### Request
Arrange every line of the rows below as a numbered list, omitting blank lines and leaving out the pictures.

### The records
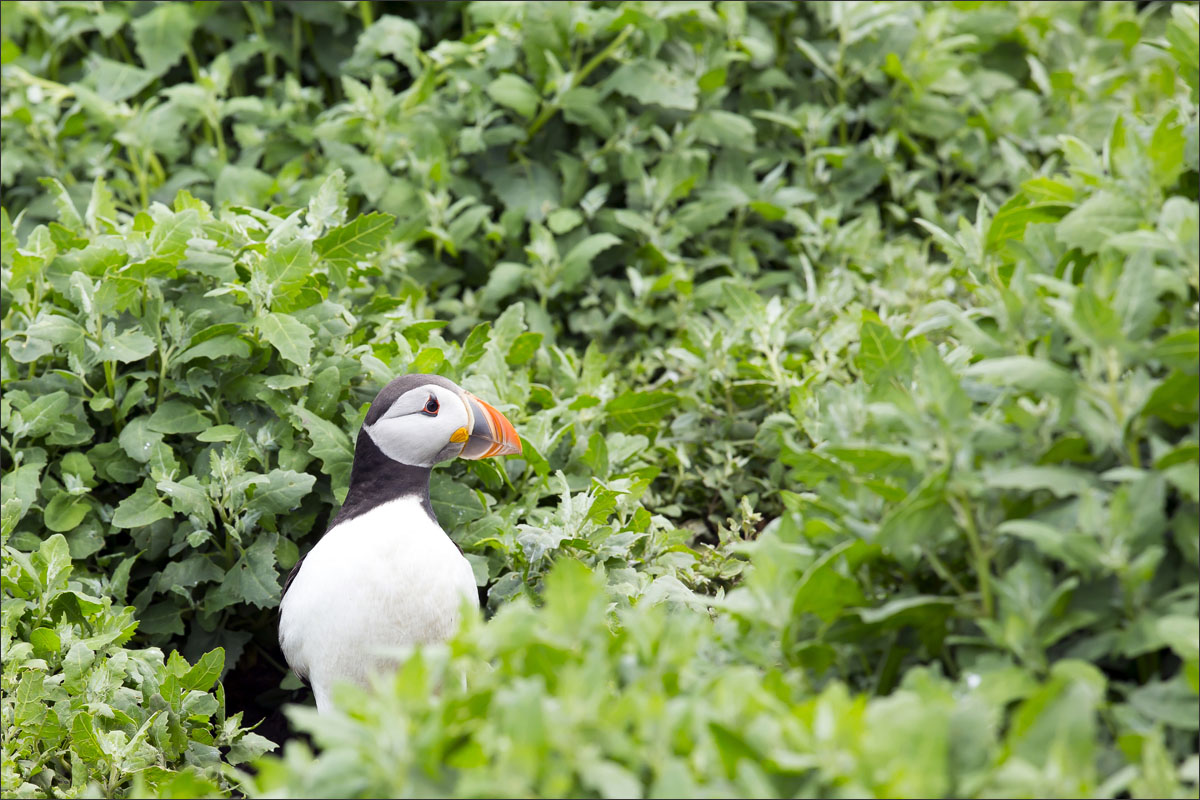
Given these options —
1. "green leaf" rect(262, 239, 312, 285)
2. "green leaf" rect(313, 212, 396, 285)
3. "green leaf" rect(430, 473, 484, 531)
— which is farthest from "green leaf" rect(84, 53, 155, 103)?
"green leaf" rect(430, 473, 484, 531)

### Answer to the problem
1. Given these options —
2. 1. "green leaf" rect(262, 239, 312, 285)
3. 2. "green leaf" rect(313, 212, 396, 285)
4. 3. "green leaf" rect(430, 473, 484, 531)
5. — which is farthest from "green leaf" rect(84, 53, 155, 103)?
6. "green leaf" rect(430, 473, 484, 531)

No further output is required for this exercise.